EXERCISE BRIEF:
All that is wanted is how many lines in the records below include the string "name".

MATERIAL FOR THIS TASK:
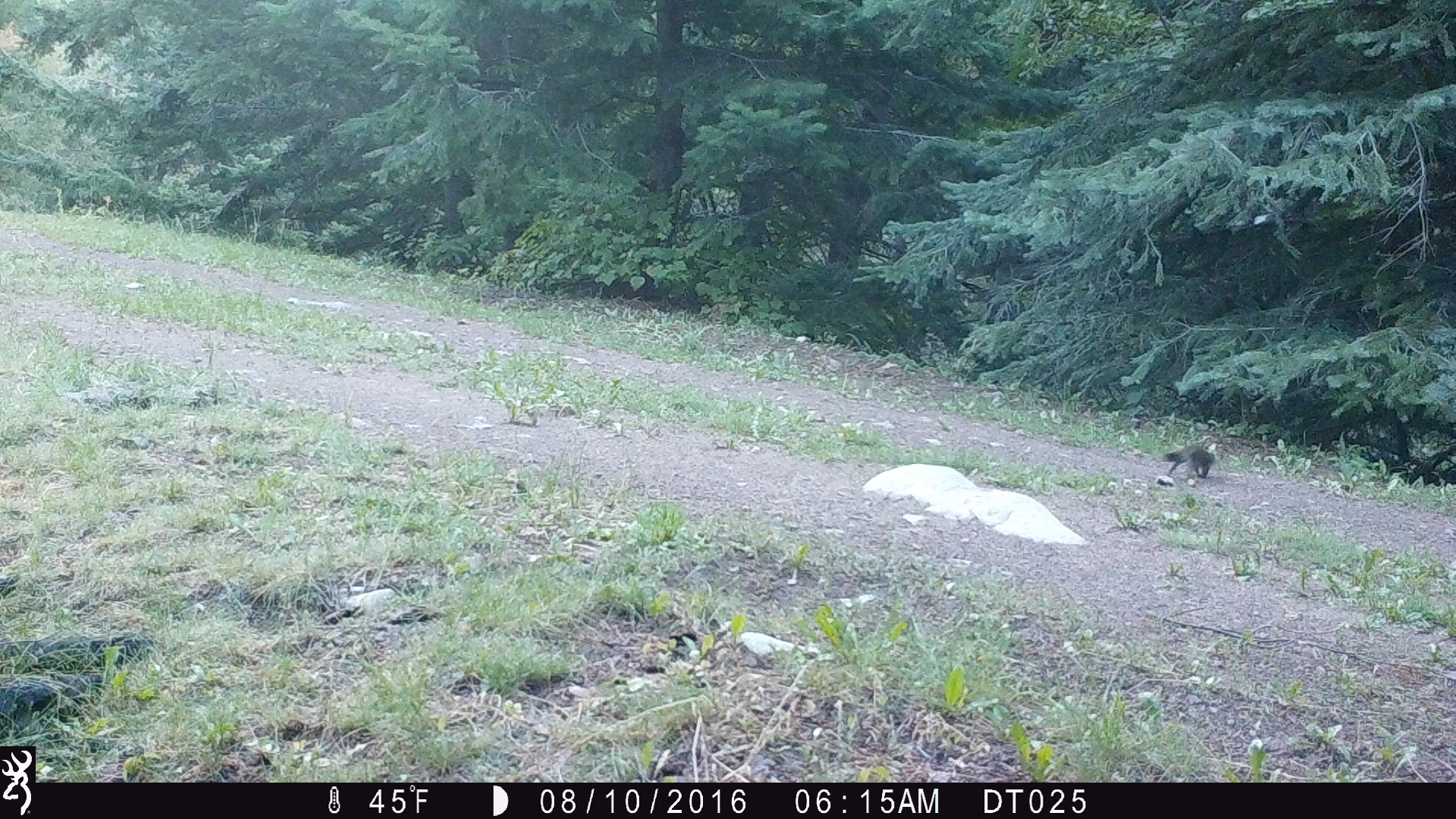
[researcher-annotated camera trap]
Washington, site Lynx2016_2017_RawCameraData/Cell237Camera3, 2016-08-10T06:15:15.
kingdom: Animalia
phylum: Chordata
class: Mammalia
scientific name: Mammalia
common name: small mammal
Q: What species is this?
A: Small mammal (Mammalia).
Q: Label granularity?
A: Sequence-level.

==

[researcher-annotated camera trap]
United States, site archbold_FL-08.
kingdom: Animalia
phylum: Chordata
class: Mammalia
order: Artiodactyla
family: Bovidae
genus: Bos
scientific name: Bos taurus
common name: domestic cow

SOLUTION FOR THIS PROBLEM:
4